Ethiopia has secured a $3.4 billion loan from the IMF after floating its currency as part of the reforms to ease the country’s foreign currency shortages and attract foreign investments.

“The four-year financing package will support the authorities’ Homegrown Economic Reform (HGER) Agenda to address macroeconomic imbalances, restore external debt sustainability, and lay the foundations for higher, inclusive, and private sector-led growth,” IMF said in a statement.

The National Bank of Ethiopia has maintained a managed FX rate system, causing chronic dollar shortages that have affected importers and foreign investors repatriating profits.

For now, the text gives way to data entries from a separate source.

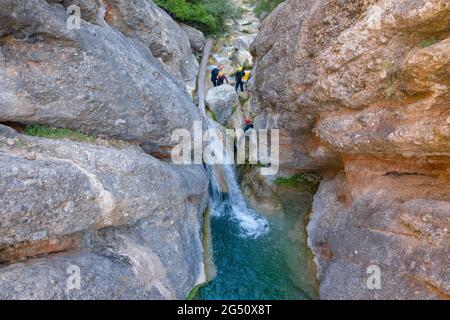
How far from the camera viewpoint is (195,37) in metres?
21.2

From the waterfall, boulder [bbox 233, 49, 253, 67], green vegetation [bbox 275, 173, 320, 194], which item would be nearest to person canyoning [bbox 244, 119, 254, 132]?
the waterfall

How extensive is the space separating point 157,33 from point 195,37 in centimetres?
590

On Monday, the birr slumped 30% to 74.73 per dollar after the central bank removed restrictions on the FX market and committed that the regulator would only make “limited interventions.”

Conditions attached to the IMF financing include adopting an interest-based monetary policy to maintain low inflation and fiscal reforms in government to boost revenue collections.

IMF’s approval follows months of negotiations with Prime Minister Abiy Ahmed’s administration which wants to borrow more than $10 billion from the IMF and World Bank to help the country manage its growing debt. The East African nation defaulted on a $33 million international bond payment in December 2023.

The Ethiopian economy has been under pressure from double-digit inflation and growing debt repayments. It had over $28 billion in external debt as of December 2023.

The new lending programme, proposed in 2019, has suffered several delays due to armed conflicts in the country’s Tigray region and Ahmed’s slow pace of economic reforms. The US, IMF and the World Bank withdrew their support during the war, battering an economy that was already reeling from the impact of the COVID-19 pandemic.